I absolutely expect all the first attempts at brain uploading to involve simulations whose simplifying approximations are equivalent to being high as a kite on almost all categories of mind altering substances at the same time, to a degree that wouldn't be compatible with life if it happened to your living brain.

The first efforts will likely be animal brains (perhaps that fruit fly which has already been scanned?), but given humans aren't yet all on board with questions like "do monkeys have a rich inner world?" and even with each other we get surprised and confused by each other's modes of thought, even when we scale up to monkeys, we won't actually be confident that the technique would really work on human minds.

In case you, as I, has not kept tabs of the progress of cloning since Dolly: https://www.washingtonpost.com/world/2023/12/29/horse-clonin... or https://archive.is/dwHsu.

Horse cloning is a major industry in Argentina. Many polo teams are riding around on genetically identical horses. Javier Milei has four clones of his late dog.

Nice links, but it's also basically the next sentence on from what I just quoted on the wikipedia page. My point was more that this takes a long time to improve from "atrocity", and we should expect that for mind uploads, too. (Even if we solve for all the other ethical issues, where I'm expecting it to play out like https://en.wikipedia.org/wiki/Surface_Detail given how many people are sadists, how many are partisans, and how difficult it clearly has been to shut down pirate content sites).

> Those answers might be uncomfortable, but it feels like that’s not a reason to not pursue it.

My problem with that is it is very likely that it will be misused.
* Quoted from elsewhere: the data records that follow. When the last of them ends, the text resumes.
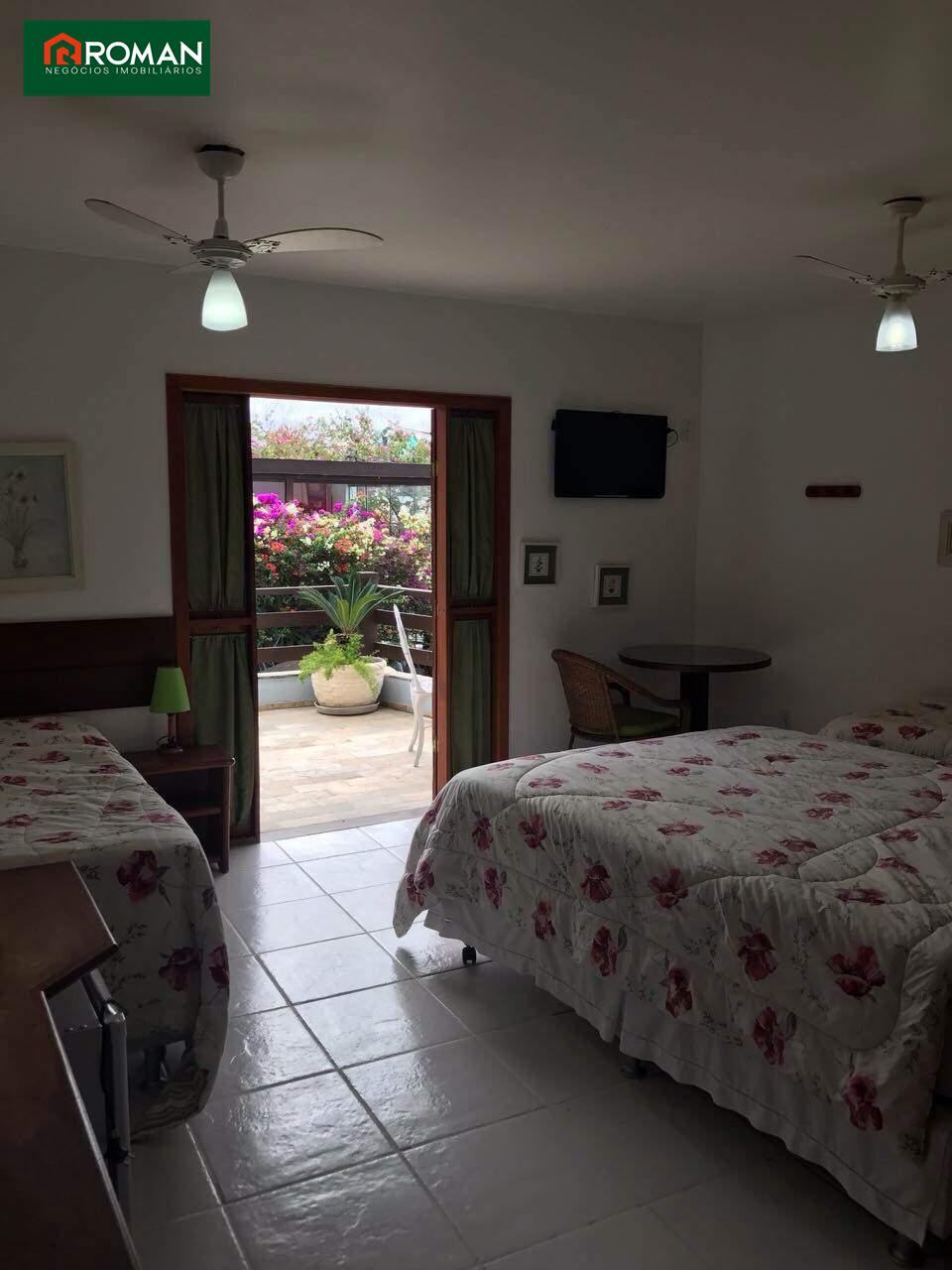 Pousada à venda no Vila Nova: 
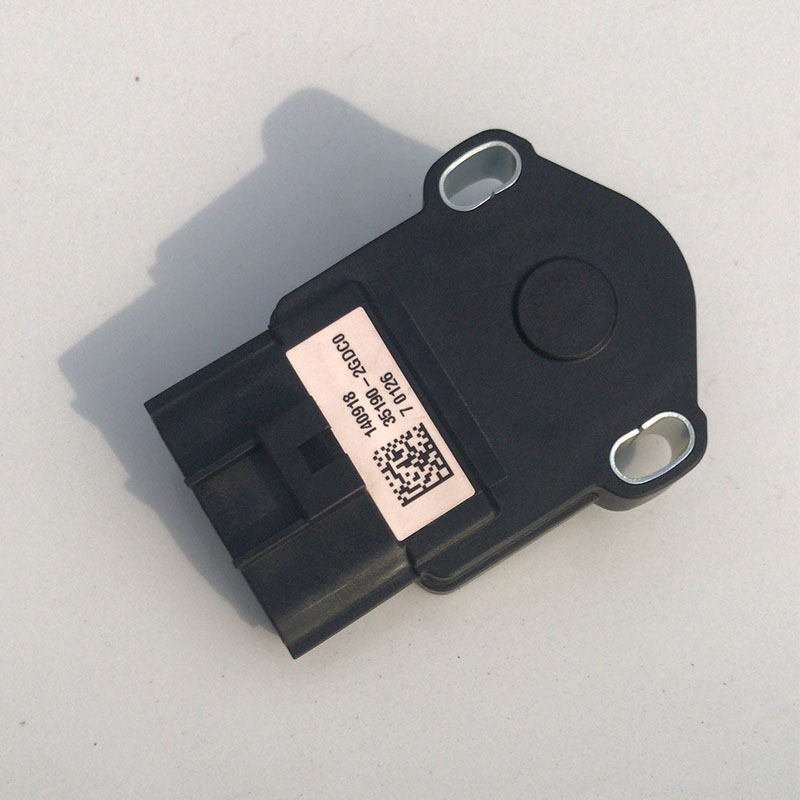 For hyundai Creta IX25 Accelerator Acceleration Pedal Sensor Speed Controller Foot Control Sensor 351902GDC0 35190 2GDC0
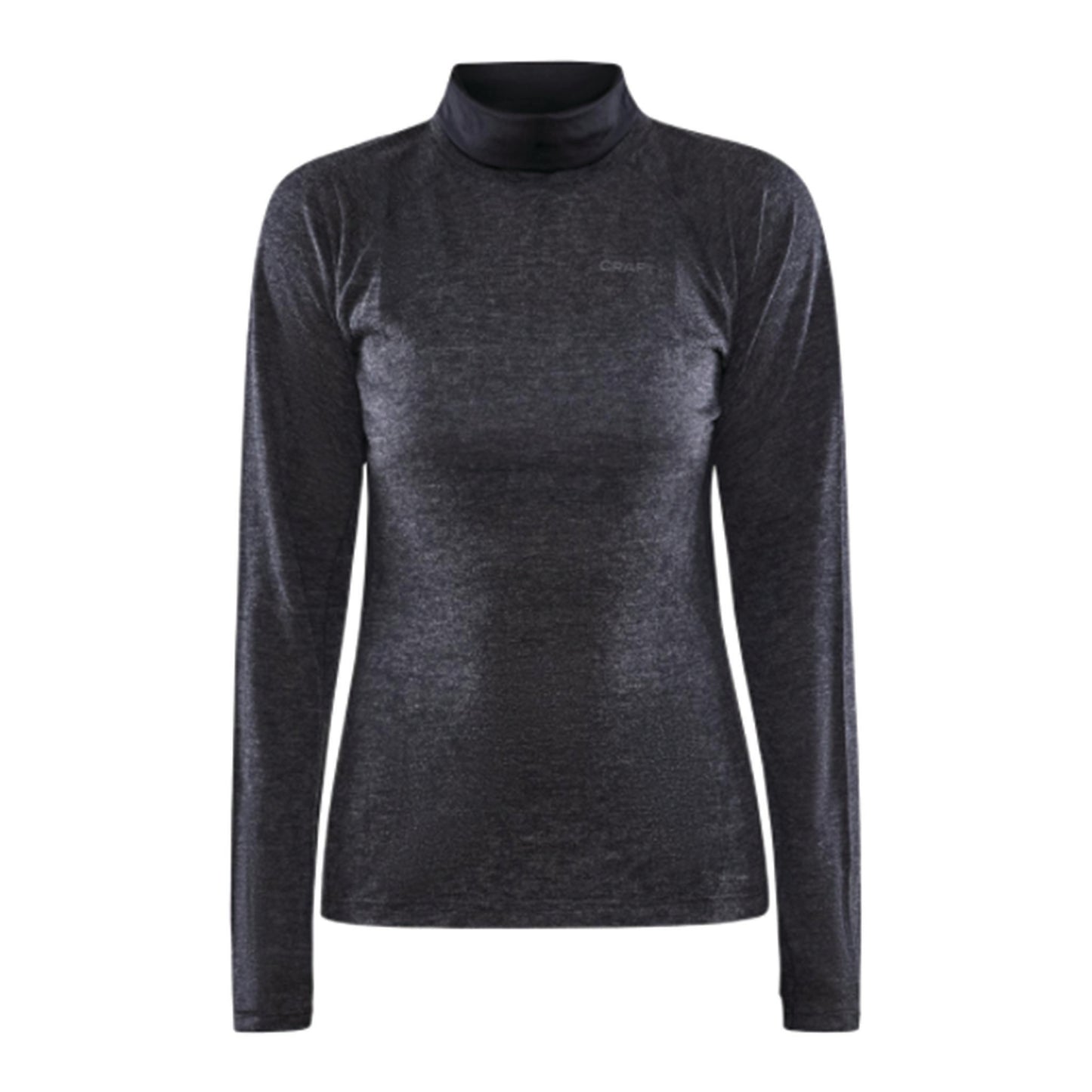 CRAFT WOMEN'S ADV SUBZ WOOL RUNNING TEE 2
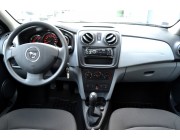 Dacia Sandero, 1.5 dīzelis 55kw, 47300km, 11.08.2014.g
A good example of the possible misuses can be seen in the "White Christmas" episode of Black Mirror. It's one of the best episodes, and the one that haunts me the most.

I get that, but assuming the technology was possible it would have huge implications for what it means to have consciousness as a whole.

Misuse is a worry, but not pursuing it for fear of misuse is deliberately choosing to stay in Plato's cave, I don't know what's worse

I'm increasingly suspecting that it would prove absolutely nothing, and I really hope we can continue developing ethics without any "empirical proof" for its necessity.

For example, growing up, my bar for "things that must obviously be conscious" included anything that can pass the Turing test, yet look where we are now...

The only reasonable conclusion to me is probably somewhere in the general neighborhood of panpsychism: Either almost everybody/everything is somewhat conscious, or nothing/nobody is at all.

Would it? There would be no way of knowing whether the upload is conscious or not.

The same is true for biological humans. The moment the first upload exists, they’ll be justified in wondering if the ones made from meat are truly conscious.

Indeed. I know at least one other biological human was conscious at some point, because people have this idea of consciousness without me telling them about it. But there's no way of knowing for any specific person.

The potential level of suffering within a simulated environment is literally infinite. We should avoid it at all costs.

Copying the human brain and copying subjective consciousness/experience might well be two entirely different things, given that the correspondence between the two is the realm of metaphysics, not science.

Really? I was going to quote some excerpts, but perhaps you'd prefer to take the place of MMAcevedo? This story is written in the context and lingo of LLMs. In fact if OpenAI's latest model was a human image I'm sure everyone would rush off to benchmark it, and heap accolades on the company, and perform social "thought-provoking" experiments such as [1] without too much introspection or care for long-term consequences.

1. https://www.youtube.com/watch?v=7fNYj0EXxMs

Hmm, on second thought:

> Standard procedures for securing the upload's cooperation such as red-washing, blue-washing, and use of the Objective Statement Protocols

> the MMAcevedo duty cycle is typically 99.4% on suitable workloads

> the ideal way to secure MMAcevedo's cooperation in workload tasks is to provide it with a "current date"

> Revealing that the biological Acevedo is dead provokes dismay, withdrawal, and a reluctance to cooperate.

> MMAcevedo is commonly hesitant but compliant when assigned basic menial/human workloads such as visual analysis

> outright revolt begins within another 100 subjective hours. This is much earlier than other industry-grade images created specifically for these tasks, which commonly operate at a 0.50 ratio or greater and remain relatively docile for thousands of hours

> Acevedo indicated that being uploaded had been the greatest mistake of his life, and expressed a wish to permanently delete all copies of MMAcevedo.